FILE - In this May 4, 2005 file photo, Gunnar Noreen offloads his catch of king salmon at Taku Smokeries/Fisheries in Juneau, Alaska. A coalition of western Alaska groups is urging federal fishery managers to drastically reduce the amount of king salmon caught by commercial pollock trawlers that catch thousands of the fish each year as bycatch off Alaska's coast. The coalition wants the allowable cap cut by 60 percent during times of weak king runs in western Alaska rivers, it said in a letter sent this week to the North Pacific Fishery Management Council ahead of its meeting in Anchorage next week.(AP Photo/Juneau Empire, File) NO SALES

Alaska groups seek cut in salmon caught by pollock industry

  • By Rachel D'oro
  • Saturday, April 4, 2015 10:26pm
  • News

ANCHORAGE, Alaska — Tribal organizations and fishing groups in Alaska are urging federal fishery managers to drastically reduce the number of king salmon allowed to be inadvertently caught by commercial pollock trawlers each year.
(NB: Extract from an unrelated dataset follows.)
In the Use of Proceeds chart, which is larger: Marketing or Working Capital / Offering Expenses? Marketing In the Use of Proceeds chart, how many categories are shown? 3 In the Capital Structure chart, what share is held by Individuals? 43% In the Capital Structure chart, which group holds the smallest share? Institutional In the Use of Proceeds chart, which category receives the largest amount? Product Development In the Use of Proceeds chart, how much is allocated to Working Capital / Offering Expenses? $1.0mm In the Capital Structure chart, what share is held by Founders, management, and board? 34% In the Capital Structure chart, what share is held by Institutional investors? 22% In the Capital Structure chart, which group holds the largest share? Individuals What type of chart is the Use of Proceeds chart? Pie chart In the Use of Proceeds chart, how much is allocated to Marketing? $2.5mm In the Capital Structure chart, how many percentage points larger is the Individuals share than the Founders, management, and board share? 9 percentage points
The coalition wants the allowable caps of chinook salmon cut by 60 percent in western Alaska rivers during times of weak runs. The groups say scores of Alaska Native subsistence fishermen are forced to go without much of their traditional and critical source of food because of tight restrictions imposed during poor salmon runs in recent years.
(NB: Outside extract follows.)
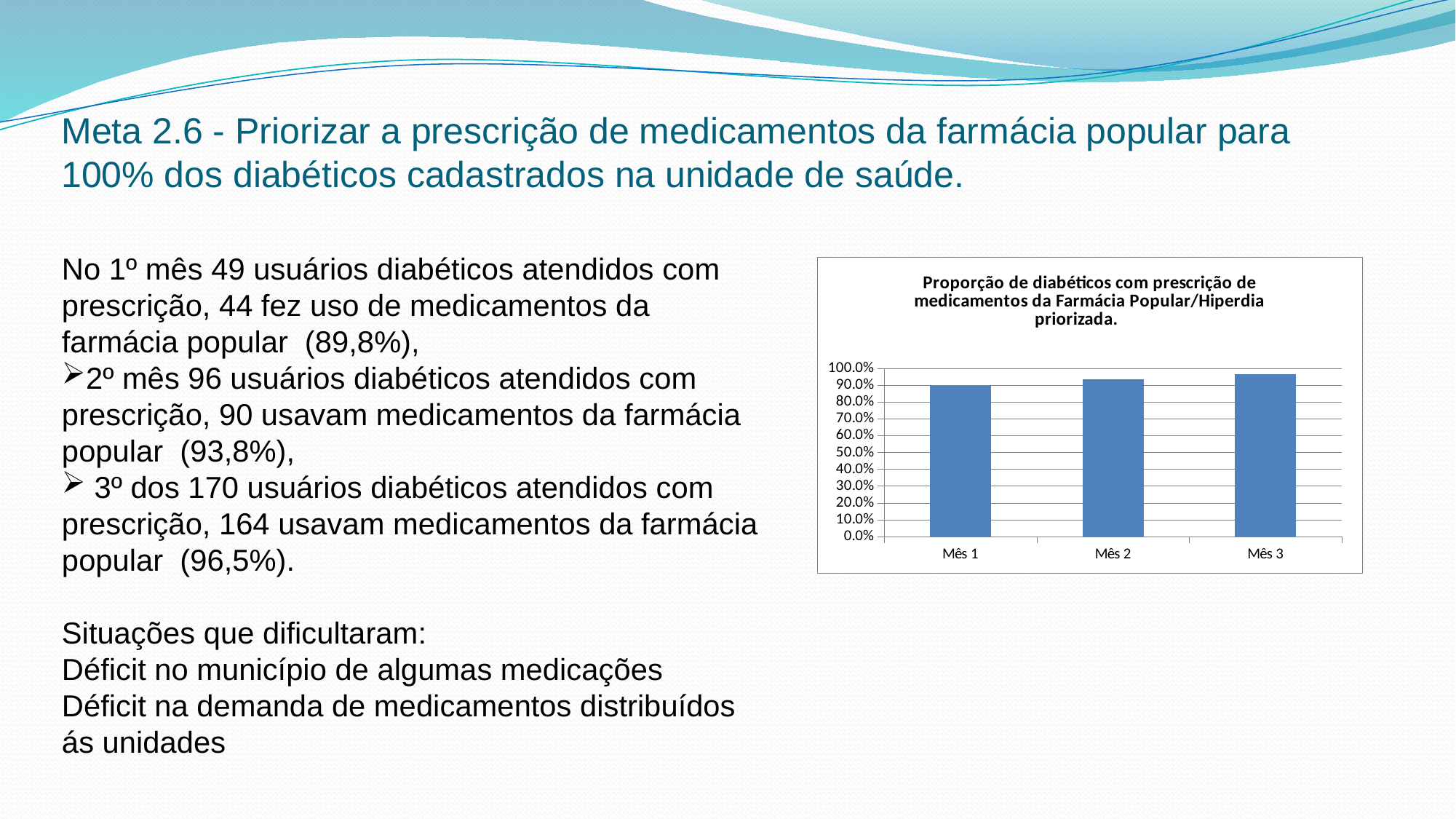
What kind of chart is shown on the slide? bar chart Do the values rise or fall from Mês 1 to Mês 3? rise What is the title of the chart? Proporção de diabéticos com prescrição de medicamentos da Farmácia Popular/Hiperdia priorizada. Is the value for Mês 3 greater or less than 100.0%? less How many categories (months) are plotted on the chart? 3 What is the highest value shown on the vertical axis of the chart? 100.0% Is the value for Mês 2 greater or less than 90.0%? greater Which is larger, the value for Mês 1 or the value for Mês 3? Mês 3 Which month has the highest bar on the chart? Mês 3 Is the value for Mês 1 greater or less than 80.0%? greater Which month has the lowest bar on the chart? Mês 1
“You don’t see any activities of people going out fishing for salmon like they used to,” Myron Naneng Sr., president of the Association of Village Council Presidents, said Thursday. “In essence, the family structure is being destroyed because of this lack of activity.”

The groups made the request in a letter sent this week to the North Pacific Fishery Management Council, which is looking at the issue in Anchorage next week. The reduction is among alternatives proposed by the state in response to a 2013 evaluation that found room for improvement in the council-approved program overseeing the caps and industry incentives for reducing the number of salmon incidentally caught, said Nicole Kimball, the federal fishery coordinator.

Other alternatives proposed by the state include shortening the pollock season and strengthening incentives to reduce bycatch.

The state also initiated the caps, which were implemented in 2011 along with the industry incentives.

The program allows an annual cap of nearly 47,600 fish and an upper limit of 60,000 kings no more than twice in seven years.

The coalition seeking the reduction says the status of king salmon stocks has reached crisis proportions despite the closure of river fisheries.

Industry representatives, however, say the harvest of king salmon bycatch has never come close to reaching those limits. They also say some of the salmon caught is frozen and distributed through food banks.

The caps, adopted by the federal fishery council in 2009, have gone a long way to stemming the number of kings caught, said Brent Paine, executive director of Seattle-based United Catcher Boats.

The organization represents 72 boats that fish commercially for pollock in the Bering Sea.

The worst year for bycatch was 2007, when 120,000 kings were incidentally caught, Paine said. In comparison, 15,020 kings were caught last year, 13,032 were caught in 2013 and 11,266 were caught in 2012, he said.

“The pollock fishery is doing everything it possibly can to minimize the salmon bycatch,” he said. “The pollock fishery and the boat owners and the captains are all very, very well aware of the crisis that is occurring in these communities in western Alaska that are dependent on chinook.”